Your task:
Copy the lines from the one containing "How far from" through the end of the records, requests included, and raise every distance given in the answers by 139.

Data in this exercise:
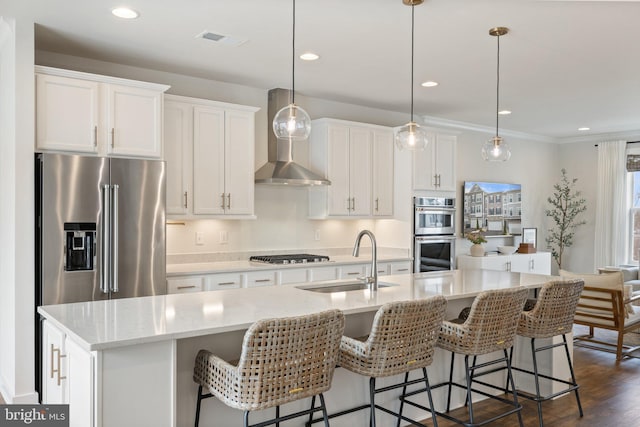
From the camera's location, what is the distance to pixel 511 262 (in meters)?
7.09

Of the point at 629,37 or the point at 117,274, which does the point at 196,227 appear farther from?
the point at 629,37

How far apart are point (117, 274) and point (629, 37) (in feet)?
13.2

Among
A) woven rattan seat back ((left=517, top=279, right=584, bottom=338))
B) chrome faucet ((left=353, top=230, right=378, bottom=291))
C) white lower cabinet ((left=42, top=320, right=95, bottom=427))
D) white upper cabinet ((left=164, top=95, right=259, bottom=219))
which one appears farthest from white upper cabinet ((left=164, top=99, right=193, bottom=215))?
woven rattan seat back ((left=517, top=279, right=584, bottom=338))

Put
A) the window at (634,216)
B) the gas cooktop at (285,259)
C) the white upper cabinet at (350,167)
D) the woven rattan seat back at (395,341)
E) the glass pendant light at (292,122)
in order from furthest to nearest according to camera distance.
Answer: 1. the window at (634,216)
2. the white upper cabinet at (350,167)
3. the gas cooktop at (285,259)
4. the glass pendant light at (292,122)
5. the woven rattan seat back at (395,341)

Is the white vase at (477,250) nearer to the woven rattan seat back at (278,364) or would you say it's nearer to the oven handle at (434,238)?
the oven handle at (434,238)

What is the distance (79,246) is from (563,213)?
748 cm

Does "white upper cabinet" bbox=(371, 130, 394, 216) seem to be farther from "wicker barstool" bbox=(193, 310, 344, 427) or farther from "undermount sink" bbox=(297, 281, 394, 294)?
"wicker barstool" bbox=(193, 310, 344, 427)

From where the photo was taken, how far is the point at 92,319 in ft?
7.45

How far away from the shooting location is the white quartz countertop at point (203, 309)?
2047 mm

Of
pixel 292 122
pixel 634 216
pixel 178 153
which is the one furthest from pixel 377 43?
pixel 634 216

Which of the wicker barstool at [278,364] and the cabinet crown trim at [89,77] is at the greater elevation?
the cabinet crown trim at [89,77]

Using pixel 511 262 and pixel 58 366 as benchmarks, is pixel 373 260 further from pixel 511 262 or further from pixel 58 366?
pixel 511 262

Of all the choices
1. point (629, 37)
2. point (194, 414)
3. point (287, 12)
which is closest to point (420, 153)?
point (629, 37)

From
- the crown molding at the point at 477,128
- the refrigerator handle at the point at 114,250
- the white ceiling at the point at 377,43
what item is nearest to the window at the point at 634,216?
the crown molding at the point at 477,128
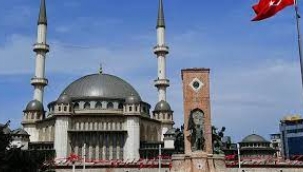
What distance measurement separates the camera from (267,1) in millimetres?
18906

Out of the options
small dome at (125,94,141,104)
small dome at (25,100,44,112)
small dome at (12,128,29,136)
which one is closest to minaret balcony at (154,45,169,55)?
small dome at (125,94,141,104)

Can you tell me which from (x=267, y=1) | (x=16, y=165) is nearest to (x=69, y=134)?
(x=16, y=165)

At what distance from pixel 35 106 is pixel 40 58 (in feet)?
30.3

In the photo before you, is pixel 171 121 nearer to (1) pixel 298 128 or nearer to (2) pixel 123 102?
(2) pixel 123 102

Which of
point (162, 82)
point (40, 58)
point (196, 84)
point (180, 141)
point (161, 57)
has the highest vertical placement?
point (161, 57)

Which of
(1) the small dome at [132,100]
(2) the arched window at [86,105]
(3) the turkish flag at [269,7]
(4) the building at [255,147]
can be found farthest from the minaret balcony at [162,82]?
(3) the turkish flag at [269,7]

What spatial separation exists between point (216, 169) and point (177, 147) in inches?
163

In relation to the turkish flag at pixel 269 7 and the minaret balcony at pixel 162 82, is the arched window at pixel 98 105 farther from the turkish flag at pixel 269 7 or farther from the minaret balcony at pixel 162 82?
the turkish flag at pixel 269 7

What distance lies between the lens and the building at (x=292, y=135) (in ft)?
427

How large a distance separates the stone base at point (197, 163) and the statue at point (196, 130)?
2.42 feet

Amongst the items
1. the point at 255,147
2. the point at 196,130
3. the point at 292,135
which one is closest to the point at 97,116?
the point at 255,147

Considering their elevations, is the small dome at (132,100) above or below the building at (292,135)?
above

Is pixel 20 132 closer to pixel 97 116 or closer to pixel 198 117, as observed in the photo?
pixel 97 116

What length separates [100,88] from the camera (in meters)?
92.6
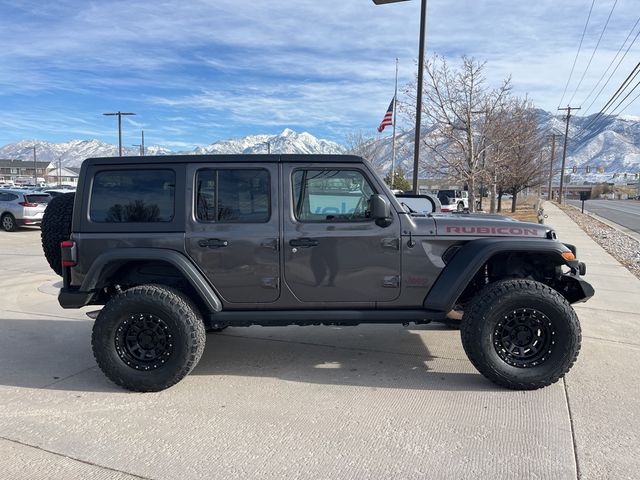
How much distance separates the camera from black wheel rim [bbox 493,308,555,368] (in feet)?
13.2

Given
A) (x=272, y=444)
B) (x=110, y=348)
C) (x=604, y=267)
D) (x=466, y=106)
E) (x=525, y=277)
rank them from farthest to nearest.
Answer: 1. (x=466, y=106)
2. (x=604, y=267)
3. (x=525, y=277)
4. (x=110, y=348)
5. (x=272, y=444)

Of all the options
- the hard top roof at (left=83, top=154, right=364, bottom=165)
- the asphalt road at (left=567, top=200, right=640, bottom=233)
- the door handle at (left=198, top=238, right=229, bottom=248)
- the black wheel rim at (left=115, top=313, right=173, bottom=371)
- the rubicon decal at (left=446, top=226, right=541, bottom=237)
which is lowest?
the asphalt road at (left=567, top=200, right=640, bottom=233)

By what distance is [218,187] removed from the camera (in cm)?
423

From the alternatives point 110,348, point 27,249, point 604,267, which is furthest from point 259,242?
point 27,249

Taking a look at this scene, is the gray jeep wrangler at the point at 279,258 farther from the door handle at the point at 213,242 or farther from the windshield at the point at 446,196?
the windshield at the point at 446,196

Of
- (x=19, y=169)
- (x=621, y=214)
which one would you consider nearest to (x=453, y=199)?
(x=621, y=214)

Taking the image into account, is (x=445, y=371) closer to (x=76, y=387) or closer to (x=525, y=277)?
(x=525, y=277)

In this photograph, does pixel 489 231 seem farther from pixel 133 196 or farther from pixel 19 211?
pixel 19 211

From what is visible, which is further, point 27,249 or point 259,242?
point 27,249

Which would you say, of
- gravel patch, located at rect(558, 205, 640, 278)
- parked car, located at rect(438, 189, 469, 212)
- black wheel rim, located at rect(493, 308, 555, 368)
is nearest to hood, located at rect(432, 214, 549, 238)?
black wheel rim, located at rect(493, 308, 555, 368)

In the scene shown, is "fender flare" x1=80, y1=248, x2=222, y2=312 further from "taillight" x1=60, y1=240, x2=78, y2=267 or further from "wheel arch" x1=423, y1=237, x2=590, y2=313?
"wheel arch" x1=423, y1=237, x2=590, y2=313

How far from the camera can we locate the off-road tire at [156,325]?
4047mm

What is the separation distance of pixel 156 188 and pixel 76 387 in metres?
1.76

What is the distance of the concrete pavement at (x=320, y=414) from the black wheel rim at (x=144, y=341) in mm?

Answer:
How far from the camera can we locate the off-road tire at [156,325]?
4186mm

What is the separation distance of pixel 156 188 and pixel 76 387 in metres?
140.76

What is the distance of the concrete pavement at (x=320, y=414) from the black wheel rim at (x=144, y=341) in mm?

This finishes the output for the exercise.